483346_10151334369008586_1672487343_n Crónicas, Olhar no espelho

Adoro festas de pijama


O tema repete-se e, sobretudo, nos últimos quatro anos de forma mais insistente. A partir dos seis anos de idade, a festa de aniversário adquiriu, para o meu filho, o estatuto de grande acontecimento,até porque a sucessão de comemorações dos colegas – fim de semana sim, fim de semana não – impedem que o assunto caia no esquecimento. Fica latente. E volta em força dois meses antes da efeméride. «Mamã, já sei qual é a festa que quero este ano!» E as sugestões sucedem-se ao ritmo da imaginação de uma criança de dez anos. Terreno fértil, portanto.
Ainda não me pediu um elefante num jardim, nem para andar de balão, mas as ideias surgem sempre em catadupa. Felizmente já me livrei dos parques com insufláveis e música aos gritos, que deixaram de estar ‘in’ quando a pequenada começou a recusar tudo o que se associe a ‘coisas infantis’.
O cinema, as experiências que envolvam desportos e ciência ganharam terreno e até já ponderámos um piquenique, uma epifania matinal que rapidamente abandonei tendo em conta que o pequeno celebra o aniversário em fevereiro. Sentar na relva húmida de inverno? Um bando de miúdos a tiritar de frio enfiados em casacos, luvas e cachecóis? Noite às cinco da tarde? Pois… Passei à frente.

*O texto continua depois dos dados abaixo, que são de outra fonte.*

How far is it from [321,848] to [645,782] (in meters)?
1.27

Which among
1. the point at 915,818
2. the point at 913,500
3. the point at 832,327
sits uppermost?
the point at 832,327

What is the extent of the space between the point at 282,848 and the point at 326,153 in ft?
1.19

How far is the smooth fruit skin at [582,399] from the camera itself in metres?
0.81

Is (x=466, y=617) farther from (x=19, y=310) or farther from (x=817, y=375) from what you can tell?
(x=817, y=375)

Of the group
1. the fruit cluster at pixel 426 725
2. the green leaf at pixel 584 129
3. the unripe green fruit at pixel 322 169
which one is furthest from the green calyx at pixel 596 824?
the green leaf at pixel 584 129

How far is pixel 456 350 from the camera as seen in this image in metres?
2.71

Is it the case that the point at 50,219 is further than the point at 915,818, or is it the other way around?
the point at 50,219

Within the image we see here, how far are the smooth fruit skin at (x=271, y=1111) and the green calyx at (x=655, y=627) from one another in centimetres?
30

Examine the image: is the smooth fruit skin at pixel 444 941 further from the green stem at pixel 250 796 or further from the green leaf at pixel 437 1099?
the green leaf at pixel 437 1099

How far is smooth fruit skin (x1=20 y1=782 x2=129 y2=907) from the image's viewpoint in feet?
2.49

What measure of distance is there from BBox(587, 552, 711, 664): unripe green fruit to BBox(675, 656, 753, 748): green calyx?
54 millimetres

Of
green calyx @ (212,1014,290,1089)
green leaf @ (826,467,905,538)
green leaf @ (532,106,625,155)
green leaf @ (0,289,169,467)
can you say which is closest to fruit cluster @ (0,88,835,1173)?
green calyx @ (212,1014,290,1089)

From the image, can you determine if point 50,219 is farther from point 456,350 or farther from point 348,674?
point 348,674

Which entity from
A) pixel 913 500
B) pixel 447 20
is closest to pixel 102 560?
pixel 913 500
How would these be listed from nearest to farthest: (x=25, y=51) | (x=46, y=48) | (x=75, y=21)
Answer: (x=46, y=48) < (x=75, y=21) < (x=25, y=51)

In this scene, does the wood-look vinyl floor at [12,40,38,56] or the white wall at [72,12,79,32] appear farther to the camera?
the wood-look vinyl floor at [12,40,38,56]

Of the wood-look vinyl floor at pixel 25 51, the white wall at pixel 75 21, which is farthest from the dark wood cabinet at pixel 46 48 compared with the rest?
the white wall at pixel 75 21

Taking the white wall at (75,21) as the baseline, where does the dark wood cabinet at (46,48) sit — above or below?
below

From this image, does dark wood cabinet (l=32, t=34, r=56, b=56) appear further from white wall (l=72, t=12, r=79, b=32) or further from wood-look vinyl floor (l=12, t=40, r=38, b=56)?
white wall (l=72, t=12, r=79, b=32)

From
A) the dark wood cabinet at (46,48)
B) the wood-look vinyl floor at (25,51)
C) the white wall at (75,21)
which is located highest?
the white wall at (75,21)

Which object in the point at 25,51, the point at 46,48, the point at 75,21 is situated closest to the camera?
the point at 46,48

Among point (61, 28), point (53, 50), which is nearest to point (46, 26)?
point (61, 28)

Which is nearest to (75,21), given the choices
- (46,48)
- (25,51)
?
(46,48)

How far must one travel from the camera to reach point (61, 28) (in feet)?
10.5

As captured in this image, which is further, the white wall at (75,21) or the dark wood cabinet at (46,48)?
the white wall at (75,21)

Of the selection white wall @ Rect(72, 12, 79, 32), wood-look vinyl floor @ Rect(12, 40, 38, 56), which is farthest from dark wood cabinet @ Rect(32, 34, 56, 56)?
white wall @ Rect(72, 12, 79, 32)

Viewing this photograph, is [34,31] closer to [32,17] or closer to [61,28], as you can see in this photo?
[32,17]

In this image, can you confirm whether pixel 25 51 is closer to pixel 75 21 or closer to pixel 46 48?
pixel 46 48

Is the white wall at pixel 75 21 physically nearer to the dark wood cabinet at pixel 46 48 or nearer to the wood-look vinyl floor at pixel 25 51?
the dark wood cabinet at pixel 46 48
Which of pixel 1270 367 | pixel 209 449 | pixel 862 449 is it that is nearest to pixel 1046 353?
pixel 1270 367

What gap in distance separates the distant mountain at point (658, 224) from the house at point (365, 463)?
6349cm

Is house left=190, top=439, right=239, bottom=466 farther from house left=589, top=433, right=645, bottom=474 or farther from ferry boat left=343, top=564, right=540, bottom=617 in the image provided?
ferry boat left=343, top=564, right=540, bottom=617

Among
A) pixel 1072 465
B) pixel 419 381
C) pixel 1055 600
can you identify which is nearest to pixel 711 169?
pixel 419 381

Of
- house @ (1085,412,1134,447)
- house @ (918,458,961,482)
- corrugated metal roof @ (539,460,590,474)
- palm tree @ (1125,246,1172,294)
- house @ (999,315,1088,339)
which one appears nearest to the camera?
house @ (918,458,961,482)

Não é fácil ser original mesmo tendo em conta a oferta imensa que hoje existe. Aliás, este é um negócio que floresceu nos últimos anos e parece-me, tendo em conta os preços que nos pedem, não estará mal de todo mesmo em tempos de crise.
Porém, o facto que se abrir os cordões à bolsa e gastar um dinheirão numa festa não garante o sucesso. Aquilo até pode encher o olho e entreter a criançada um bom par de horas. Mas será que saem de lá felizes? Aquele ar estropiado de cabelo colado à cara, rosetas encarnadas na cara, a acusar muita correria e overdose de açúcar significam diversão? Até pode ser que sim.
Este ano fugi das festividades por encomenda e optei por uma festa de pijama. Gastei muito menos dinheiro, brinquei com os miúdos que estiveram ‘acampados’ lá em casa. E acredito que foi uma experiência memorável, para todos. Não vamos esquecer. E é disso que se faz a infância. De memórias. Boas, de preferência.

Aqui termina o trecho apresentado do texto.